Don't hold back on sweetness when pairing wine with Japanese cuisine, says Lara Graham.

Lara Graham

WASABI Restaurant & Bar, 2 Quamby Place, Noosa Heads, QLD

While studying for a degree she admits she didn’t exactly love, Wasabi Restaurant & Bar Sommelier Lara Graham felt a pull towards the world of wine through her work as a glassy.

“I found the wine world fascinating and constantly evolving, and I could see myself wanting to evolve with it,” Graham says. “Being surrounded by people with such passion for food and wine, it hooked me in. I found myself soaking up as much knowledge as I could from both the sommelier and the chef, and noticed the importance of the synergy between them.”

As sommelier at Noosa Head’s Wasabi Restaurant & Bar, Graham designs a drinks list suited to the venue’s modern Japanese cuisine showcasing locally grown elements. Oh, and in her ‘spare time’ she also co-owns the nearby YoYo Bar Noosa.

“The cuisine at Wasabi is a huge factor when compiling the list. The menu is ever-changing with the seasons [so] the wine list is also ever-changing. The food is international by default and as you would expect, the wine list has a vast international offering itself - from classical European expressions to wines from female-driven wineries in Japan and everywhere in between,” she says.

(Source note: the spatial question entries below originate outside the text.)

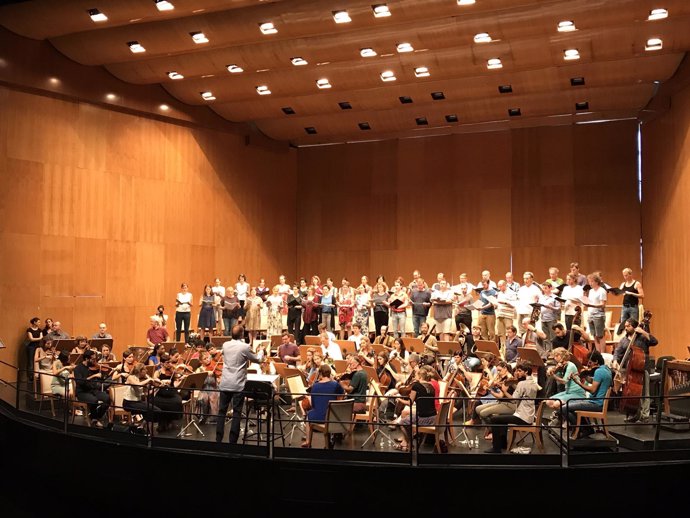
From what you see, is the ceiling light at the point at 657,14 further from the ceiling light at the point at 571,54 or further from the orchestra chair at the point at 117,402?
the orchestra chair at the point at 117,402

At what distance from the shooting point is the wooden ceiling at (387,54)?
14.2 m

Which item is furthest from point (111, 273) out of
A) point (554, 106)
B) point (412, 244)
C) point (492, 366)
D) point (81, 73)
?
point (554, 106)

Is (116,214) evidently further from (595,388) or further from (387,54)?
(595,388)

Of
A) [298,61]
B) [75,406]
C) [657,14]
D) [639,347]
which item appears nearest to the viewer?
[639,347]

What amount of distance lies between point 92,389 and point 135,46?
8.65 metres

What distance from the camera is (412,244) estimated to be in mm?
23266

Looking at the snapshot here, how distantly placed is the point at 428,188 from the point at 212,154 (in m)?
6.69

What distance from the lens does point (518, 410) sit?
902 centimetres

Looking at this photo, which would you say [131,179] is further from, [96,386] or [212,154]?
[96,386]

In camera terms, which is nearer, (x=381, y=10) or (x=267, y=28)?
(x=381, y=10)

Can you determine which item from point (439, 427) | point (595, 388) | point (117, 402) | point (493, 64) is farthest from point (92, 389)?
point (493, 64)

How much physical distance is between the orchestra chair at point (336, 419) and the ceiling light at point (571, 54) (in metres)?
10.2

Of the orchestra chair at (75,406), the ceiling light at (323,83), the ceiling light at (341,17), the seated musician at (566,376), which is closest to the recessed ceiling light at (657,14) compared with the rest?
the ceiling light at (341,17)

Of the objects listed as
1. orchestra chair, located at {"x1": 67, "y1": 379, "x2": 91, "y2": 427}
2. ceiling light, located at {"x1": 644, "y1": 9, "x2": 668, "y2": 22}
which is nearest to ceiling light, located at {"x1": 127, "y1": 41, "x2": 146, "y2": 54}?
orchestra chair, located at {"x1": 67, "y1": 379, "x2": 91, "y2": 427}
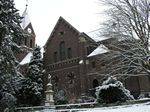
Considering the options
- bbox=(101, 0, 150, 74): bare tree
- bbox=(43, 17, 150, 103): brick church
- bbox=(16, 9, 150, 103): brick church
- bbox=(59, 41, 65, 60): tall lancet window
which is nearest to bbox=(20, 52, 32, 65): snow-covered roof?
bbox=(16, 9, 150, 103): brick church

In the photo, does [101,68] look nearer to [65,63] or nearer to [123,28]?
[65,63]

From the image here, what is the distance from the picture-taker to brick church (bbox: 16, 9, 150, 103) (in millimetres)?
33250

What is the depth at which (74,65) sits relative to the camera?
3788 cm

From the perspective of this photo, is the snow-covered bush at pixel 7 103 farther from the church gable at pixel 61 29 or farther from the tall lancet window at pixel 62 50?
the church gable at pixel 61 29

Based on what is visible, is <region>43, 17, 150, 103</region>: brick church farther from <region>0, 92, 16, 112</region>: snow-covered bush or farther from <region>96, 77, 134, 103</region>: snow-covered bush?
<region>0, 92, 16, 112</region>: snow-covered bush

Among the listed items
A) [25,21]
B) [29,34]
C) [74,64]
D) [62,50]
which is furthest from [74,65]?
[25,21]

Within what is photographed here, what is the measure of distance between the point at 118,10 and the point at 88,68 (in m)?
21.2

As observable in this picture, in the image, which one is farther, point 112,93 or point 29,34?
point 29,34

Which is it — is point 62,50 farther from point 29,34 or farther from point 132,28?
point 132,28

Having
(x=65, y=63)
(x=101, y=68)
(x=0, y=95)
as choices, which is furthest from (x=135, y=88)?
(x=0, y=95)

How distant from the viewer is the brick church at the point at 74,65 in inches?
1309

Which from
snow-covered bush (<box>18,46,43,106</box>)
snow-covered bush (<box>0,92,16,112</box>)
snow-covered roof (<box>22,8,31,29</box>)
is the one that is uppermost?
snow-covered roof (<box>22,8,31,29</box>)

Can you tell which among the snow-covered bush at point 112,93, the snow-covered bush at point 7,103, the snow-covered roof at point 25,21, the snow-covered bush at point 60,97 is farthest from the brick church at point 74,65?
the snow-covered roof at point 25,21

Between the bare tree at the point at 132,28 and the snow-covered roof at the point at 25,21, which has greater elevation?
the snow-covered roof at the point at 25,21
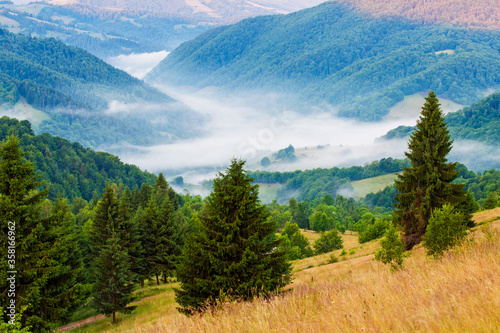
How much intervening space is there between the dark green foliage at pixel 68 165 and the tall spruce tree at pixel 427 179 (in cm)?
14938

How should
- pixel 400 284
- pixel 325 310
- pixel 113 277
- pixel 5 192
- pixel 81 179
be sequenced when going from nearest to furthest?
pixel 325 310 → pixel 400 284 → pixel 5 192 → pixel 113 277 → pixel 81 179

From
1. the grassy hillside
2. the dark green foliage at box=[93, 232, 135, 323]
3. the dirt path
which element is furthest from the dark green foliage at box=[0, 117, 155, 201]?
the grassy hillside

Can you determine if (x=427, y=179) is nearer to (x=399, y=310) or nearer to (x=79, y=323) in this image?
(x=399, y=310)

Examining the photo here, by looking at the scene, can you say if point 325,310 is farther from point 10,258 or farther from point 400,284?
point 10,258

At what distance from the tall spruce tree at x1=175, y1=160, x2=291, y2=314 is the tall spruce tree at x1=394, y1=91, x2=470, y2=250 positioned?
57.0ft

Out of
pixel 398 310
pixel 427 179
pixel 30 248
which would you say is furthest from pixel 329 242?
pixel 398 310

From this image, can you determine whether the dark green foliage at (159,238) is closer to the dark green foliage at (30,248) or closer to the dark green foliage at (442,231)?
the dark green foliage at (30,248)

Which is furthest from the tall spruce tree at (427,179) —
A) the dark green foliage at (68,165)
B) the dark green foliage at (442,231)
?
the dark green foliage at (68,165)

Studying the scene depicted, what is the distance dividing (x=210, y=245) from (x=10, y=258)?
364 inches

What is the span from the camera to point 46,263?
1814 cm

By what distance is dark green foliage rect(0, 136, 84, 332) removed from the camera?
1750 centimetres

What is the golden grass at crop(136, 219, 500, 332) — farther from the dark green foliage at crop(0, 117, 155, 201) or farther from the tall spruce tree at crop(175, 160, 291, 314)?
the dark green foliage at crop(0, 117, 155, 201)

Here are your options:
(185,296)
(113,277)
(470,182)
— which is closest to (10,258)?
(185,296)

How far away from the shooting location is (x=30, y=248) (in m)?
18.2
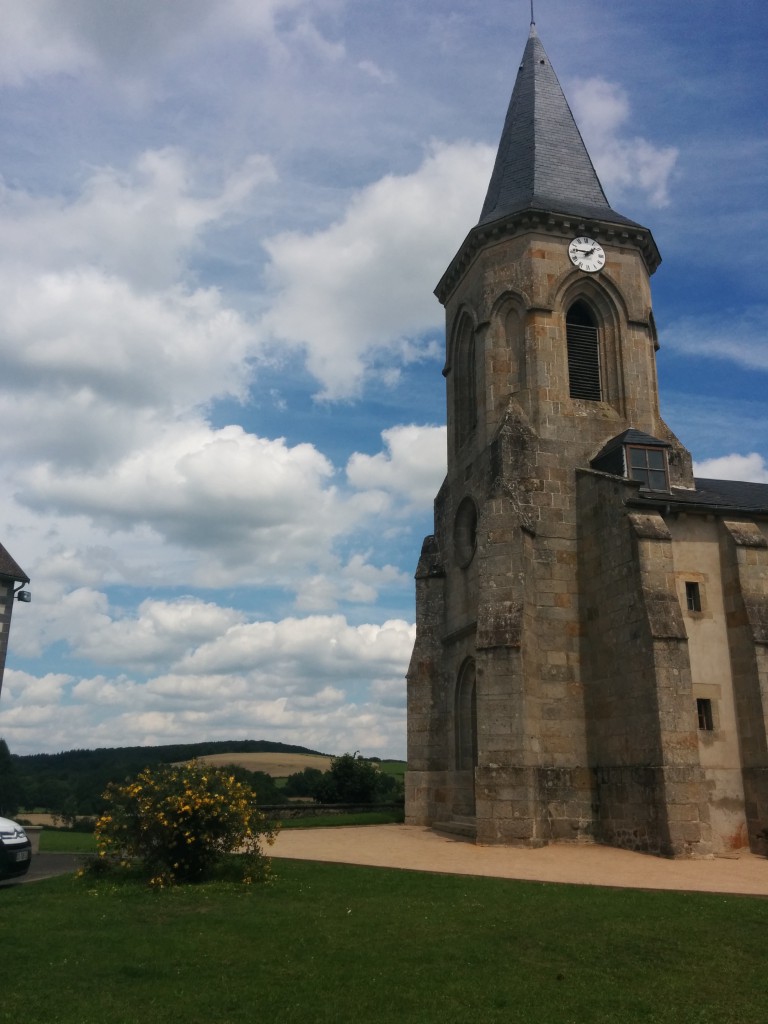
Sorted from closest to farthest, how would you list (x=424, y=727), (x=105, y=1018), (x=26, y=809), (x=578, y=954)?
(x=105, y=1018) → (x=578, y=954) → (x=424, y=727) → (x=26, y=809)

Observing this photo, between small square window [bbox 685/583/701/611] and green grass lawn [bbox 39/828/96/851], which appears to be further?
small square window [bbox 685/583/701/611]

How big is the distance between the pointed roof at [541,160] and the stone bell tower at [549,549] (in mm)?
100

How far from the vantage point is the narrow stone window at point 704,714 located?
18984 mm

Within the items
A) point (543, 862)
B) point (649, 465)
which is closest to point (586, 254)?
point (649, 465)

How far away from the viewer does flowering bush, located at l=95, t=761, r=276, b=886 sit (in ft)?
39.8

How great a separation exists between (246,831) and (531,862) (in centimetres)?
599

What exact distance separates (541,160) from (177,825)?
2331cm

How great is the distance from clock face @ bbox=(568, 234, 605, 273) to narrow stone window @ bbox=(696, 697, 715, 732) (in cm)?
1257

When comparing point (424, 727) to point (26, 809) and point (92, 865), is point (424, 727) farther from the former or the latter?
point (26, 809)

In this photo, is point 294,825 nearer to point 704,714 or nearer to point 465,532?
point 465,532

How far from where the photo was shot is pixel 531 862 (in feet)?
Result: 51.1

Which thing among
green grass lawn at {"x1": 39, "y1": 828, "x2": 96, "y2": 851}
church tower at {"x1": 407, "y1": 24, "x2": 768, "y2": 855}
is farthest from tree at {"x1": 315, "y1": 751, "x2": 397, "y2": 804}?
green grass lawn at {"x1": 39, "y1": 828, "x2": 96, "y2": 851}

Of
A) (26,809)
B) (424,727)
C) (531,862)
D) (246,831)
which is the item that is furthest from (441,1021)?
(26,809)

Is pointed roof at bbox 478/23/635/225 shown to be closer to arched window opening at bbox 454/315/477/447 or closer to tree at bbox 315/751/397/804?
arched window opening at bbox 454/315/477/447
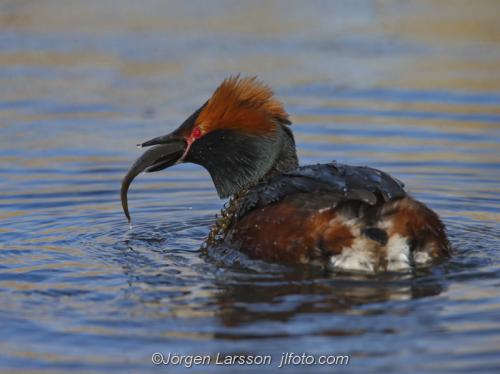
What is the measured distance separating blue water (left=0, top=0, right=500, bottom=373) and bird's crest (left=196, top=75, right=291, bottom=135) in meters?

Her pointers for pairing drinks with Japanese cuisine? Graham says don’t shy away from wines with body, acidity or sweetness, and consider the profile of the fish when pairing with sashimi. For classic Japanese dishes like tempura, she suggests beer is always a winner or, alternatively, a cider, like St Ronans Méthode Traditionelle Pear Cider, would work well. For something raw or with a pickled element, Graham recommends a wine with a bit of sweetness to soften any tartness, like a Kabinett riesling. During her quiet nights at home, Graham’s go-to pairings have been curry with a Cullen Wines Rose Moon Pét-nat, and pizza or pasta with The Vinden Headcase Charmless Man.